Once written, the manifest cannot be:
- Deleted (compliance-mode Object Lock blocks both versioned and unversioned delete)
- Shortened (compliance mode prevents reducing the retention window)
- Modified (S3 versioning + signature mismatch on tampering)
These guarantees hold even against AWS account root.
Retrieval
# As a platform admin
GET /api/admin/proof-of-destruction?run_id=<uuid>
Returns:
{
"run_id": "...",
"manifest": { ... },
"manifest_json": "...",
"signature": {
"algorithm": "RSASSA_PSS_SHA_256",
"kms_key_id": "alias/...",
"value_base64": "..."
},
"object_lock": {
"retention_until": "...",
"s3_version_id": "..."
},
"verification_hint": "..."
}
Verification (out-of-band, e.g. by outside counsel)
The receiver does not need AWS console access — only the public key
(retrievable via aws kms get-public-key --key-id <kms_key_id>) and a
standard RSA-PSS verifier:
# 1. Fetch the public key
aws kms get-public-key --key-id alias/nquir-retention-signing \
--query PublicKey --output text | base64 -d > pubkey.der
# 2. Convert DER to PEM (optional)
openssl rsa -pubin -inform DER -in pubkey.der -out pubkey.pem
# 3. Verify (manifest_json must be the canonical form returned by the API)
echo -n "$MANIFEST_JSON" > manifest.txt
echo "$SIGNATURE_BASE64" | base64 -d > manifest.sig
openssl dgst -sha256 -sigopt rsa_padding_mode:pss -sigopt rsa_pss_saltlen:-1 \
-verify pubkey.pem -signature manifest.sig manifest.txt
# → "Verified OK"
Operator notes
- If Object Lock pre-flight fails at cron start: the cron returns
HTTP 500 immediately and refuses to delete any data. No DB queries, no
S3 deletes, no audit rows. Better to skip a run than create deletions
without immutable evidence. The pre-flight runs at the very top of
every retention cron invocation (before the abandonment query) when
RETENTION_MANIFEST_BUCKETandRETENTION_MANIFEST_KMS_KEY_IDare set.
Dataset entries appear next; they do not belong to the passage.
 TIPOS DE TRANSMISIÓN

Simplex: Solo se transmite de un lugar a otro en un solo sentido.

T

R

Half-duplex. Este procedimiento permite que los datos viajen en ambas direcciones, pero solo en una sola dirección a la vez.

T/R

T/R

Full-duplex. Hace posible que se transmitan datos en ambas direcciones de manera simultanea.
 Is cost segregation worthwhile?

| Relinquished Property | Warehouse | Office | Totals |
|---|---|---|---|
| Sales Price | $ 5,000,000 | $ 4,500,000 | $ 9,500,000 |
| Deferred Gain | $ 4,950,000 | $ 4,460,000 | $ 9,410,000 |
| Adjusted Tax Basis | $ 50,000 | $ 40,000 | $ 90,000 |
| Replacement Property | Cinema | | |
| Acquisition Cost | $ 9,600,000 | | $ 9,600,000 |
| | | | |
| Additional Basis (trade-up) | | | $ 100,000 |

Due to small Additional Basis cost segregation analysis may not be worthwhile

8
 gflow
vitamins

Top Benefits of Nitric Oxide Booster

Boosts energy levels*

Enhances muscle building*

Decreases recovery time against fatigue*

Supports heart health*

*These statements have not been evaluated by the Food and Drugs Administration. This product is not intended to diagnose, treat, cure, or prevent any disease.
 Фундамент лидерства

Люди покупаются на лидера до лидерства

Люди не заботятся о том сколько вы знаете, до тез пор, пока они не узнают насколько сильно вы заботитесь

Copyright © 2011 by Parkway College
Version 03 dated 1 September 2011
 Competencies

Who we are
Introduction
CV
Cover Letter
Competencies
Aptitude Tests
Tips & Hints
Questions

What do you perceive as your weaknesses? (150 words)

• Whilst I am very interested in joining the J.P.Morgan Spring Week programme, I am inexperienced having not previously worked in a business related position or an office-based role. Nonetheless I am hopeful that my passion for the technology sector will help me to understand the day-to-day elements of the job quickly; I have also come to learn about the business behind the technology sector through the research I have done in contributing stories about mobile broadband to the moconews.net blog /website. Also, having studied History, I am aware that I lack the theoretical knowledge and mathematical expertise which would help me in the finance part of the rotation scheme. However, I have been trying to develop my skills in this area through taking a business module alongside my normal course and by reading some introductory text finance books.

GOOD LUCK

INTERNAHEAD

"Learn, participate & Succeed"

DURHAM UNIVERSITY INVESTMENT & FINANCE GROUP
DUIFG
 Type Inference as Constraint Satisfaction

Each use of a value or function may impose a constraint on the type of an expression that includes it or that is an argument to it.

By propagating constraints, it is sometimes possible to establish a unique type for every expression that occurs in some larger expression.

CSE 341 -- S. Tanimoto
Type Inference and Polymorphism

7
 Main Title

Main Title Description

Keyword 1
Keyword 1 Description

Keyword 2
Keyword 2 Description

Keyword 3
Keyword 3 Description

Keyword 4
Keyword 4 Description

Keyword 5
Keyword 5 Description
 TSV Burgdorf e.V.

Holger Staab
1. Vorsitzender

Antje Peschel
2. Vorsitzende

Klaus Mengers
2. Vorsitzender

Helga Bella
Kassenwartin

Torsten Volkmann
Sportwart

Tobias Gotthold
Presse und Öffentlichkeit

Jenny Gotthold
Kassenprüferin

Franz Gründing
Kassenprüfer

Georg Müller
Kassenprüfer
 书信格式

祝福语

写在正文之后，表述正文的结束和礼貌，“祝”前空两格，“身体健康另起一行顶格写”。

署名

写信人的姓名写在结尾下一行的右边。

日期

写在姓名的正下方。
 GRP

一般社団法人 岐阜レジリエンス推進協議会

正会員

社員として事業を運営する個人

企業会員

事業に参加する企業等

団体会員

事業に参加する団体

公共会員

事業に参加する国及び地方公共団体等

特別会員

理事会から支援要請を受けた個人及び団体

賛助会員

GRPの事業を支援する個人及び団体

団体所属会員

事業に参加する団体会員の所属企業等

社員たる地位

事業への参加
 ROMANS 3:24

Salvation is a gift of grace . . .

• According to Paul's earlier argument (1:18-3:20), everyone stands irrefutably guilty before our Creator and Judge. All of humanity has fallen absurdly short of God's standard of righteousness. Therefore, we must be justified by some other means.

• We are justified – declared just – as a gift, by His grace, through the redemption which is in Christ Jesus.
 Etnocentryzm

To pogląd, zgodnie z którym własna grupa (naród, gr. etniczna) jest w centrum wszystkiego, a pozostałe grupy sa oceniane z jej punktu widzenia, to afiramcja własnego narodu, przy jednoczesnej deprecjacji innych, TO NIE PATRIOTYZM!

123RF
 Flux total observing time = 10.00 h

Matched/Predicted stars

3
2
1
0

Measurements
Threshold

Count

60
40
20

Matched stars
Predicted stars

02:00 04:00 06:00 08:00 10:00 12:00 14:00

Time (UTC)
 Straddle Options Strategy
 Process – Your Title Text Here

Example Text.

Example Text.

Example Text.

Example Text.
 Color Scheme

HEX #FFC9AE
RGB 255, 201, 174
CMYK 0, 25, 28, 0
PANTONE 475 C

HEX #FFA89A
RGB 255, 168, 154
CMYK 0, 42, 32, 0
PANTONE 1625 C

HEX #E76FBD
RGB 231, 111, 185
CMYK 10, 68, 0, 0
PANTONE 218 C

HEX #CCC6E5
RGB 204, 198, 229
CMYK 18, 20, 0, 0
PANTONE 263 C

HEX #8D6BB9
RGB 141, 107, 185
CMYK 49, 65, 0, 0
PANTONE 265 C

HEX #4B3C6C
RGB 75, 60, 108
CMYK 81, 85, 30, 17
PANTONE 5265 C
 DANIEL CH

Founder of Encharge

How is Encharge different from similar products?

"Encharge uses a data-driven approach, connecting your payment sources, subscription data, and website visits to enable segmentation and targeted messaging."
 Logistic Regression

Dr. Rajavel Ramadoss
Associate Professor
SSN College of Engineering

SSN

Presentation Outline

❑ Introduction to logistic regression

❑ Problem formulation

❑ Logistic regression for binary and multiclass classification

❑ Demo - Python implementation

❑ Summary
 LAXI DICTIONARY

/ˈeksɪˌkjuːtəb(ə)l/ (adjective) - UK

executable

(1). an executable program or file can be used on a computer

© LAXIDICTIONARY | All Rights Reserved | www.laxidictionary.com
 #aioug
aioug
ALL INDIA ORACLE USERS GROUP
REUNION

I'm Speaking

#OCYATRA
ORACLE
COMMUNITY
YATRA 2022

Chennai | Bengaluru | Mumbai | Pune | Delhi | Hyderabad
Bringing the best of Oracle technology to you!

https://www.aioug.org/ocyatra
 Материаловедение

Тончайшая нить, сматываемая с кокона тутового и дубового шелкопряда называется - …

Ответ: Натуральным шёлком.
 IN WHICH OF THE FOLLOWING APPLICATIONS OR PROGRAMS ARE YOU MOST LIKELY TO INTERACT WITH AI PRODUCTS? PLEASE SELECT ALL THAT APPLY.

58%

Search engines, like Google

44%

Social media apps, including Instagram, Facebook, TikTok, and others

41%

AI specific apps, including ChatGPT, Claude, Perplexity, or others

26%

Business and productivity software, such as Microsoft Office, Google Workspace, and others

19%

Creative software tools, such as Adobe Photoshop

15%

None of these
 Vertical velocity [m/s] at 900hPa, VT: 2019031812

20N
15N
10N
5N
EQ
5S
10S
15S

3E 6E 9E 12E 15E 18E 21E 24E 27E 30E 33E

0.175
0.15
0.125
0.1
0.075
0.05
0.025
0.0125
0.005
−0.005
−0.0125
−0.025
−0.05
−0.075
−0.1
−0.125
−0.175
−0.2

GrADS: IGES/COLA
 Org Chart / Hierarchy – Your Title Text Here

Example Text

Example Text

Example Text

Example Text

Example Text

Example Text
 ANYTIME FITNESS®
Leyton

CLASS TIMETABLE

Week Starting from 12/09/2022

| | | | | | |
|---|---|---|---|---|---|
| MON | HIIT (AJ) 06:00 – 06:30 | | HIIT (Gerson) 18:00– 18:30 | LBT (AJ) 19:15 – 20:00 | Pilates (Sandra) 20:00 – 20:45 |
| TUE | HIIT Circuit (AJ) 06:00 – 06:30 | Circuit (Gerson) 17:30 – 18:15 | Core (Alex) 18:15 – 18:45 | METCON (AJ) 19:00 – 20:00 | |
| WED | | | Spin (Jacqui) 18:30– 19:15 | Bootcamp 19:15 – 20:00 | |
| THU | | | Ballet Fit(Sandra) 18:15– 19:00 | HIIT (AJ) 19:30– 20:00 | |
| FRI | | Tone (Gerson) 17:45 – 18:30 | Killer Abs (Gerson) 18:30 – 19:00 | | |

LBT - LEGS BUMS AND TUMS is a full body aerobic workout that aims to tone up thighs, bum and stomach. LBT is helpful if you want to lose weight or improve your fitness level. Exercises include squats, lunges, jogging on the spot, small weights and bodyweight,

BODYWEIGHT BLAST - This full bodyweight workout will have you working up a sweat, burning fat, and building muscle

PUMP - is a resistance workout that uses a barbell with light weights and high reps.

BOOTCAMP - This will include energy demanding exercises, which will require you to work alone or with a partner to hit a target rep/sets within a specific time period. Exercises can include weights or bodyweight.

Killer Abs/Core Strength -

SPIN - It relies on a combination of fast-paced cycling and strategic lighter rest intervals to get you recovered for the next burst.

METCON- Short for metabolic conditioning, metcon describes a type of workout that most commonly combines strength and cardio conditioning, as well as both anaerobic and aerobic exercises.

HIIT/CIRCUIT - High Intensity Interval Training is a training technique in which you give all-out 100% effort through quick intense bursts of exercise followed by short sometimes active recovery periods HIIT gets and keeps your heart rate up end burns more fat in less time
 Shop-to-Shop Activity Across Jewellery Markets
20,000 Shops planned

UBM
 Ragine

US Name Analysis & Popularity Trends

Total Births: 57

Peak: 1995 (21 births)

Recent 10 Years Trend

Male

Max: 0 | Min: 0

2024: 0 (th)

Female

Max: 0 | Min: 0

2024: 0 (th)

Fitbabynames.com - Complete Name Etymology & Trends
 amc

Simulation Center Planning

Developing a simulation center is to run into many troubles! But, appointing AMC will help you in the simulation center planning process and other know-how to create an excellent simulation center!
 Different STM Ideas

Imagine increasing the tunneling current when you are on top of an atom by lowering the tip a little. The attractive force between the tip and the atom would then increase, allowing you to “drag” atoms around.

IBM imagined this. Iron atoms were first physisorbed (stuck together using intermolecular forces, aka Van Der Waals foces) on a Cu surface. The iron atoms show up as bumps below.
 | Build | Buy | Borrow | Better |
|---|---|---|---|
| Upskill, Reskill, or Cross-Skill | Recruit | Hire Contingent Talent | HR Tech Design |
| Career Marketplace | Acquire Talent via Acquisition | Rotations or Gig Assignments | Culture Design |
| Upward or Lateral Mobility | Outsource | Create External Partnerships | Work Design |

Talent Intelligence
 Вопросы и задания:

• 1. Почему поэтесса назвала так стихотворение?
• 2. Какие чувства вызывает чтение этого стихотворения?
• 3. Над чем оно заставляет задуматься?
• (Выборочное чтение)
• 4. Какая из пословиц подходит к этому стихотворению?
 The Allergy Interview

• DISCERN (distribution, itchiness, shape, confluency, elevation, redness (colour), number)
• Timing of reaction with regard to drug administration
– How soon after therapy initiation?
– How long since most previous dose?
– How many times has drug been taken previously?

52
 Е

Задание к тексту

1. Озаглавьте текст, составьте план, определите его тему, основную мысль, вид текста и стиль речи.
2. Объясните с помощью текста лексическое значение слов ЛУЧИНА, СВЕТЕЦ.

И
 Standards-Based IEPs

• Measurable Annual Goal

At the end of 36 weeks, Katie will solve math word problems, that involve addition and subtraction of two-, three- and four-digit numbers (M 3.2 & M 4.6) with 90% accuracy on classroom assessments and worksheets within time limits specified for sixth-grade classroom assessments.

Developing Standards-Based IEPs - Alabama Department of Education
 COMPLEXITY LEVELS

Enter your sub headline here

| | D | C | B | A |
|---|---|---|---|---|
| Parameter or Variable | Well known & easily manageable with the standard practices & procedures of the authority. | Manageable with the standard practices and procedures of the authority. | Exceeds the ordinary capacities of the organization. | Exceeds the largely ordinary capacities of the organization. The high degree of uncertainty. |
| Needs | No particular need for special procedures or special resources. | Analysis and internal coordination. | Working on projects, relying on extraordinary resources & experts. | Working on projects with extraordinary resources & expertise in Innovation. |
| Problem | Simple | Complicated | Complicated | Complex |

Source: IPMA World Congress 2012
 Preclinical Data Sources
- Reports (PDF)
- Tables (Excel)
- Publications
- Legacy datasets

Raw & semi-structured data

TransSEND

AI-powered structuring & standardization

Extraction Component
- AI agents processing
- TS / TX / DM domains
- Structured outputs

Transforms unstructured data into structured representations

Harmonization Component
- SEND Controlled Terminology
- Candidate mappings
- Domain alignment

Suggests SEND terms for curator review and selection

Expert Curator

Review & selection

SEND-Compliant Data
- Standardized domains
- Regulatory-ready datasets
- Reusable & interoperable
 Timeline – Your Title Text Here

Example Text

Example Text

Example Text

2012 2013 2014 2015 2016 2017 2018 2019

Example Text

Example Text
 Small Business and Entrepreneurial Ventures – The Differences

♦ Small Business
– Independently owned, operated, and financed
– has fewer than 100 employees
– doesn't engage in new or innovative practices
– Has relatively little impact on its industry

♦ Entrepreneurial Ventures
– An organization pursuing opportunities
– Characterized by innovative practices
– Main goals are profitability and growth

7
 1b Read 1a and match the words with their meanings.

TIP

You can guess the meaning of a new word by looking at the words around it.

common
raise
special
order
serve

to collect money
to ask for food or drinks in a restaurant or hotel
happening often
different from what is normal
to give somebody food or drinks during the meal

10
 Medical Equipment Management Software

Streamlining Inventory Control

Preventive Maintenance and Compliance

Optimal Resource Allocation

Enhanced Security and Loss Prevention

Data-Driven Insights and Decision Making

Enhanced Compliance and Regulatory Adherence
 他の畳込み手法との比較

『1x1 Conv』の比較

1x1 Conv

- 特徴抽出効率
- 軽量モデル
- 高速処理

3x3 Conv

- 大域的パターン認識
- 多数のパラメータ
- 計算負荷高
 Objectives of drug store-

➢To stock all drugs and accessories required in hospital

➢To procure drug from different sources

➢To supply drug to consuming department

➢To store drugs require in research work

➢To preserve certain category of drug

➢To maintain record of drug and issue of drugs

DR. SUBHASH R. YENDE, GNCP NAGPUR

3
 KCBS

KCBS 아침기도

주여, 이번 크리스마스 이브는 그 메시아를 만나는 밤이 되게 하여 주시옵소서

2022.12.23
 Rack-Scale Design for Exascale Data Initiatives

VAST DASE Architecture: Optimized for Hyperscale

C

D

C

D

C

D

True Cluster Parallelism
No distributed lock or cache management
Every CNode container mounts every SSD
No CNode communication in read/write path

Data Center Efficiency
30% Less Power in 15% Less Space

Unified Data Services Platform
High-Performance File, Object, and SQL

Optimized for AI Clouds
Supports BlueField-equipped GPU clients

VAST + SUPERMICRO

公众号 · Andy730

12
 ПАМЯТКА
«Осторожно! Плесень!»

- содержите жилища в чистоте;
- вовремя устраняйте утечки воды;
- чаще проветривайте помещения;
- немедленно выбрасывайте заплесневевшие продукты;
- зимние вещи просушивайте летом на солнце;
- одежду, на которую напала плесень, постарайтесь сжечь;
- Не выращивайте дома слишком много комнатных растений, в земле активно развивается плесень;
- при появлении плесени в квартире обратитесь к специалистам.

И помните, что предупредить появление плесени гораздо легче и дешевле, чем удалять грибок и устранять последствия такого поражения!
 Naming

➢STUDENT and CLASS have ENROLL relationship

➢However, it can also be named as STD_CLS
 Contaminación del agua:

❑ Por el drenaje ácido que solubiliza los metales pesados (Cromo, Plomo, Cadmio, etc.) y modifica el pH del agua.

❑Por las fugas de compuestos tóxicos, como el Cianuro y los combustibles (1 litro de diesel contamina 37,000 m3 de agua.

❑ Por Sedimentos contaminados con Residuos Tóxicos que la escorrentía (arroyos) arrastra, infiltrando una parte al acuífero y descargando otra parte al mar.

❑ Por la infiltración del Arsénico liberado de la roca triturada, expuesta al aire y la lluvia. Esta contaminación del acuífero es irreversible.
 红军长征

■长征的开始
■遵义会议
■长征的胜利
Diagnose by checking the bucket has Object Lock enabled (it is irreversibly enabled at terraform-apply time; if disabled, the bucket was recreated outside terraform). - If env vars are not set: the cron logs a warning and continues in unprotected mode. This is the dev escape valve so a fresh environment can run the cron before terraform apply. Production must always have both env vars set; an unprotected production run is a compliance defect to file as a follow-up.
- If a cron run completes but the manifest emit fails (post-deletion):
the run's deletions are committed but the immutable record is missing.
The cron fails-loud (HTTP 500) so on-call sees it. Operator must
re-run the manifest emission for the same
runId(it's idempotent). Distinct from pre-flight: pre-flight prevents this case for Object-Lock-side problems but a transient KMS or upload failure can still hit here. - Manifest cost: each manifest is a few KB. Object Lock storage is standard S3 pricing for the retention window.